Steve Yegge’s “Google Platforms Rant” has gained mythical status for his commentary on the inner workings of Amazon and Google. If you haven’t read it, make a note to. A completely inadequate, one sentence summary is that Amazon focussed on building the services that powered Amazon.com in such a way that it could turn those internal services into saleable products. Core services that powered Amazon, such as cloud computing infrastructure, databases, credit card processing… etc started becoming available to the public in 2006 under the name of Amazon Web Services (AWS). AWS has since become a goliath and powers many of today’s household names (Netflix, Spotify, and Pinterest to name just a few).

Steve Yegge’s rant was meant to be posted privately in Google+ to a limited audience but was accidentally made public. The post has been allowed to remain publicly available.

While not to the same scale, the technology that was developed to advance Danni’s Hard Drive would also become valuable products to other entities:

Over the years, we’ve had to develop a lot of technology to support the business of Danni’s Hard Drive — streaming video technology, hosting technologies, credit card scrubbing technologies, processing, customer service. And all of these things are now working so well that they have value to other companies, and we’re beginning to market those technologies to other companies. And that’s actually the largest area of growth in our business right now.

- DANNI ASHE - FRONTLINE PBS

And from her Director of Marketing:

She has an enormous amount to offer the business community in terms of the technologies that she’s built the adult company on. One really interesting comparison is the medical imaging business – that is exactly the business that Dann[i] has built to provide people in France and Australia and Japan with pictures of naked models. That technology could be used, entirely unchanged, to deliver pictures of brain scans and CAT scans to doctors worldwide.

And that’s an enormously profitable business and something that’s really valid. People are beginning to see those affinities.

And the systems that have been built for processing credit cards are among the best in the industry, if not the best in the industry. … There are lots of mainstream companies who’d make more money if they processed using the technologies that Danni’s built than trying to build their own.

- SAM AGBOOLA - FRONTLINE PBS
EXIT

In 2004, Ashe sold Danni’s Hard Drive and retired from the adult entertainment scene, bringing to an end one of the early success stories on the internet. From humble beginnings of learning HTML in order to create the first site herself, Danni’s Hard Drive became the #1 adult site on the internet.

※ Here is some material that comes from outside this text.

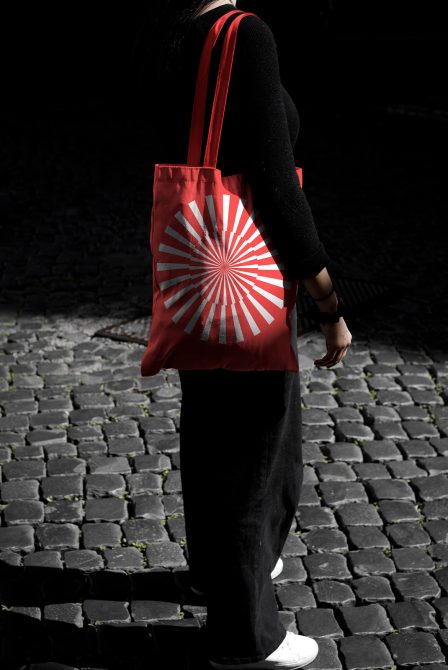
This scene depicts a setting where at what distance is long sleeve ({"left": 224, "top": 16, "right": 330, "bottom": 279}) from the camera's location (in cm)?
217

Ashe’s success with Danni’s Hard Drive could be summarised as:

Danni Ashe started as a stripper and knew the industry, but the success of Danni’s Hard Drive didn’t revolve around the fact that the subject was adult entertainment. Adult sites were abundant but few came close hers. Ashe created value in a unique experience, maintained it by developing her product and keeping it at the head of the game, and was rewarded with a solid customer base.

TALKING POINT

It doesn’t matter what it is you do, once you start charging money for something you’re in business and the mutual relationship that exists between business and customer does so regardless of industry. Business practices are the unsexy part of the equation that didn’t get much attention while you were daydreaming of world domination, but it’s the part that proves decisive.